EnergyCoal and oil demand to peak by 2020: Report
A boom in the popularity of solar panels and electric cars could spark irreversible changes in the energy sector within three years. By 2020, the global demand for coal and oil could peak and start to decline, according to a new report. The power and road transport sectors account for approximately half of fossil fuel consumption, so growth in the solar panel and electric vehicle markets can have a major impact on demand. The findings of this report could have serious implications for businesses and governments that supply these fossil fuels.
A boom in the popularity of solar panels and electric cars could spark irreversible changes in the energy sector within three years.
By 2020, the global demand for coal and oil could peak and start to decline, according to a new report published this week by researchers at the Grantham Institute — Climate Change and the Environment at Imperial College London, and independent think-tank the Carbon Tracker Initiative.
The power and road transport sectors account for approximately half of fossil fuel consumption, so growth in the solar panel and electric vehicle markets can have a major impact on demand. The findings of this report could have serious implications for businesses and governments that supply these fossil fuels, say its authors.
Imperial College says that Expect the unexpected: The disruptive power of low-carbon technology, warns that fossil fuels may lose 10 percent of market share to solar panels and electric vehicles within a single decade. In the past, a similar 10 percent loss of power market share caused the collapse of the U.S. coal mining industry.
Similarly, Europe’s five major utilities lost more than €100 billion in value from 2008 to 2013 because they were unprepared for an 8 per cent growth in renewable power, of which solar panels played a big part.
Ajay Gambhir, Senior Research Fellow at the Grantham Institute, led the analysis with colleague Dr. Tamaryn Napp. Gambhir said: “It’s time we fully understood the implications of these technologies’ relentless ride down the cost curve.”
Expecting the change
Solar panels generate electrical energy from the sun’s rays, and many of the latest electric vehicles are powered by on-board batteries that are recharged with electricity supplied by the national grid, or a local energy source such as solar panels on a domestic roof.
Until recently, the upfront costs of early versions of these technologies were too high for many, but the falling costs of buying and running newer models are now making them more attractive to consumers and businesses, and they are quickly gaining in popularity.
According to the report, growth in electric vehicles alone could lead to two million barrels of oil per day (mbd) being displaced by 2025 — the same volume that caused a major oil price collapse in 2014-15. The report finds 16mbd of oil demand displaced by 2040 and 25mbd by 2050.
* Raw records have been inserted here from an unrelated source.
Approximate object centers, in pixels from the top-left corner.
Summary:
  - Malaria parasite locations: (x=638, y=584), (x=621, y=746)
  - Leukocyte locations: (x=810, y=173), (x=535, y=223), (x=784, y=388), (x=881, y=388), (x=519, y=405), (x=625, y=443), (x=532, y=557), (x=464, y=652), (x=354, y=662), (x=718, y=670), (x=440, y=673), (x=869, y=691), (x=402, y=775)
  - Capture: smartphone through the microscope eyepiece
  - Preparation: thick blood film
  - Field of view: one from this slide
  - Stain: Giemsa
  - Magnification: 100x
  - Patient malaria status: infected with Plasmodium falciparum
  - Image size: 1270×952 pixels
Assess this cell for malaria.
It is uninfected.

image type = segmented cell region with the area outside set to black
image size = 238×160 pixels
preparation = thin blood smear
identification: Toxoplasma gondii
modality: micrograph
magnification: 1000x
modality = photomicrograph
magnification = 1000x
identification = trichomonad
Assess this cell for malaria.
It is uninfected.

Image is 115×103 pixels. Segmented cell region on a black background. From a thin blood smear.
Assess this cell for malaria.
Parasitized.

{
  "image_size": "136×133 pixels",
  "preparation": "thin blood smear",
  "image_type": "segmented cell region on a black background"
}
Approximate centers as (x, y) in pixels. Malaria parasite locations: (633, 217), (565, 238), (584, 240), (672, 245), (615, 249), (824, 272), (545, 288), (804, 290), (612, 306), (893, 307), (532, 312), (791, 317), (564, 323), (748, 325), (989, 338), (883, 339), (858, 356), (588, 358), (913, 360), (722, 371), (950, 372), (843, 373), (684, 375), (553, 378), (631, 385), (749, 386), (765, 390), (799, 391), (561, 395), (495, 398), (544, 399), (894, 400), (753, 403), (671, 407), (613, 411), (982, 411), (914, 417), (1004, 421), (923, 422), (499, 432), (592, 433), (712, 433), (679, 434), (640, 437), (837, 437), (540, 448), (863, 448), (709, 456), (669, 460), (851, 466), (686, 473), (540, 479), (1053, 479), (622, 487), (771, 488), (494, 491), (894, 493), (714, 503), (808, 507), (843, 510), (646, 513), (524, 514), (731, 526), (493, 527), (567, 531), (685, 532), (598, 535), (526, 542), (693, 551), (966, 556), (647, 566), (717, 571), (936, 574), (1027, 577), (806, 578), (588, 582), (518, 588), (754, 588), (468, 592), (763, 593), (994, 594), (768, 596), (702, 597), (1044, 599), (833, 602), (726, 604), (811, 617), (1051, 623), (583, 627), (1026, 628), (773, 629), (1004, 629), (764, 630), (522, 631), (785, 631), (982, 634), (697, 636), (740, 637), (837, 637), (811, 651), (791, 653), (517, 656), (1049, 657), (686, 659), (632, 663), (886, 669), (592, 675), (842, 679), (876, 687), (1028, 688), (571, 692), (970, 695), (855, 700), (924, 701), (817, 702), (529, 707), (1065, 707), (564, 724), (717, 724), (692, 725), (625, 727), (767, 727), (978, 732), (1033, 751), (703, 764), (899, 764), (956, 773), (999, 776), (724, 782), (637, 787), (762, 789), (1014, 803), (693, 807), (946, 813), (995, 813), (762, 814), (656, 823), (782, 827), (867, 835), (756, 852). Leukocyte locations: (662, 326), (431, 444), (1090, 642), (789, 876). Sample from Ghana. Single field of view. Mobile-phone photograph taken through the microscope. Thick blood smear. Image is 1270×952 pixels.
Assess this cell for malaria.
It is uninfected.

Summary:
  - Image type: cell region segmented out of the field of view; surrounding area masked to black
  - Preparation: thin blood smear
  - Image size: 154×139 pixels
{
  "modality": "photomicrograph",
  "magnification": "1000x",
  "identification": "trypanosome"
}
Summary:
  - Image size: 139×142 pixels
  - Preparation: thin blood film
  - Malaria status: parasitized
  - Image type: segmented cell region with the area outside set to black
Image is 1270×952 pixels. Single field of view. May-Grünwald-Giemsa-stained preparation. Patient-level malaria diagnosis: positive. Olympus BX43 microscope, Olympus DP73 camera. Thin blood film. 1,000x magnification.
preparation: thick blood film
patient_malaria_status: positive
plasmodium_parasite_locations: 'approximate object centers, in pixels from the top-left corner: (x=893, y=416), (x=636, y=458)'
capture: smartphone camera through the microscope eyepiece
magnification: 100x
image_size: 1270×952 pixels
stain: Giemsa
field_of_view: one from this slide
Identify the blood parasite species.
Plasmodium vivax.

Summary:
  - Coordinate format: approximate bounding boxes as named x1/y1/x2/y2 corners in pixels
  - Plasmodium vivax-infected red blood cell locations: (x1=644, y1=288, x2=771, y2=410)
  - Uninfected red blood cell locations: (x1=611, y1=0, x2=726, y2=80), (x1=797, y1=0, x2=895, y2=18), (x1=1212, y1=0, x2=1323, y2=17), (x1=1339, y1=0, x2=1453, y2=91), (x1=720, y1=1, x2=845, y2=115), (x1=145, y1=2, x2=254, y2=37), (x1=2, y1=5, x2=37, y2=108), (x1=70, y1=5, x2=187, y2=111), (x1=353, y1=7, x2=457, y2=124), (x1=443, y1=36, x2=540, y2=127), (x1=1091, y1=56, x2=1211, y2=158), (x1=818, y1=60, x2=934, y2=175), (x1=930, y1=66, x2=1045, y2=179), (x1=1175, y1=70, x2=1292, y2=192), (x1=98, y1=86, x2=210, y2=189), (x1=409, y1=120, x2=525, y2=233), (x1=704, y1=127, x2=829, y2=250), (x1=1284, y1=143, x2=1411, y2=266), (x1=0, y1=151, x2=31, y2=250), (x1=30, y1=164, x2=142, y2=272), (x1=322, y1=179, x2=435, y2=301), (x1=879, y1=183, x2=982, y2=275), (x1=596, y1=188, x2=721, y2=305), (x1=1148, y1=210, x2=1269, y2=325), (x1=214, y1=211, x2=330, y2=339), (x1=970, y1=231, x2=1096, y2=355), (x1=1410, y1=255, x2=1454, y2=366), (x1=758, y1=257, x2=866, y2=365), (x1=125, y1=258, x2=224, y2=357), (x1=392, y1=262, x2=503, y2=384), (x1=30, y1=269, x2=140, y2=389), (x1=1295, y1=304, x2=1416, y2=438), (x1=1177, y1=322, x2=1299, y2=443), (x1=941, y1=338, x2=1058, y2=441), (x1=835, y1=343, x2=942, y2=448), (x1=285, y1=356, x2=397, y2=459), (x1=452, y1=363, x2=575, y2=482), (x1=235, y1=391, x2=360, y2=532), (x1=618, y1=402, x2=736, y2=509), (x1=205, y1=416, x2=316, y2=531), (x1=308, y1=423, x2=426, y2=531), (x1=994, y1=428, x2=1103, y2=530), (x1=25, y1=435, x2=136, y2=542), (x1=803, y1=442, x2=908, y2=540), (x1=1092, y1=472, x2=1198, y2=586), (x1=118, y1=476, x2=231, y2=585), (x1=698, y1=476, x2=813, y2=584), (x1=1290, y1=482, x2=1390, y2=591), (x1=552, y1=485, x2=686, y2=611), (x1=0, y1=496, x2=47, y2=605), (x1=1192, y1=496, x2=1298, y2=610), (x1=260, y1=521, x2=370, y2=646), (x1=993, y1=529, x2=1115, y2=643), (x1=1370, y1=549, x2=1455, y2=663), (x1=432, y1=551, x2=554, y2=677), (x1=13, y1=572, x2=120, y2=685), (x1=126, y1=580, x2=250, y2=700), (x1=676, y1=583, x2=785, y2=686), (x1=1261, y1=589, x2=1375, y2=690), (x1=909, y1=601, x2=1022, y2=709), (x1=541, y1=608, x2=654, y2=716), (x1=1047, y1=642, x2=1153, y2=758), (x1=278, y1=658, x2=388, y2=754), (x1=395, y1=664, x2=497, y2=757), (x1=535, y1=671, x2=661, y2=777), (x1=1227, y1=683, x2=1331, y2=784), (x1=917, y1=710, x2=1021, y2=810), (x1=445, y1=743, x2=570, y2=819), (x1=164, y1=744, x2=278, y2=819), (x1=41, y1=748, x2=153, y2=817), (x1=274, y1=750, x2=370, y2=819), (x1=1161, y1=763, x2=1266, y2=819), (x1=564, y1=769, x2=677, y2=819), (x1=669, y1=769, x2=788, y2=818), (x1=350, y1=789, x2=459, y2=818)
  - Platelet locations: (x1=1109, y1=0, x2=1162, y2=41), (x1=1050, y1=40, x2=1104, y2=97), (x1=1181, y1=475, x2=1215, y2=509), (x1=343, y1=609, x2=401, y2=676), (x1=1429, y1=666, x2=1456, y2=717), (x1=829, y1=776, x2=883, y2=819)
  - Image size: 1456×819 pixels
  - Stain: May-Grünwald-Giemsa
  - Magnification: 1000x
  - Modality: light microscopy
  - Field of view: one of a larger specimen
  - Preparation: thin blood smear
This contrasts with expectations of big energy companies - in which oil demand continues to grow - and could have implications for the way they conduct their business.
“Electric vehicles and solar power are game-changers that the fossil fuel industry consistently underestimates. Further innovation could make our scenarios look conservative in five years’ time, in which case the demand misread by companies will have been amplified even more,” said Luke Sussams, senior researcher at Carbon Tracker.
The report explores how plausible advances in solar panels and electric vehicles could affect future fossil fuel demand alongside efforts to reach international climate targets. It models a range of scenarios using the latest data and market projections for future cost reductions in these technologies, with varying levels of global climate policy effort and energy demand.
Emerging technology, such as printable solar panels, could mean the scenarios used in the study in fact still underestimate growth in the renewables sector.
Counting the cost
The cost of solar panels has fallen 85 per cent over the last seven years and the report sees it becoming “materially cheaper than alternative power options globally” with huge investment adding more than 5000 Gigawatts of supply between 2030 and 2040.
Electric vehicles are currently growing 60 percent year-on-year and there are already more than a million on the roads. Battery costs have fallen 73 percent to $268 per kilowatt hour (kWh) in the seven years to 2015 according to the US Department of Energy, and Tesla, the electric car maker, predicts they will reach $100/kWh by 2020.
The report assumes that electric vehicles will be cheaper than conventional internal combustion engines by 2020.
The report finds that electric vehicles could have a fifth of the road transport market by 2030 and, with additional growth in hydrogen cars and oil/electric hybrids, conventional vehicles could account for less than half the market. By 2050 electric vehicles could grow to 1.7 billion (69 per cent of the market) while conventional vehicles would make up just 12 per cent.
The report is accompanied by an interactive dashboard so readers can delve into the results.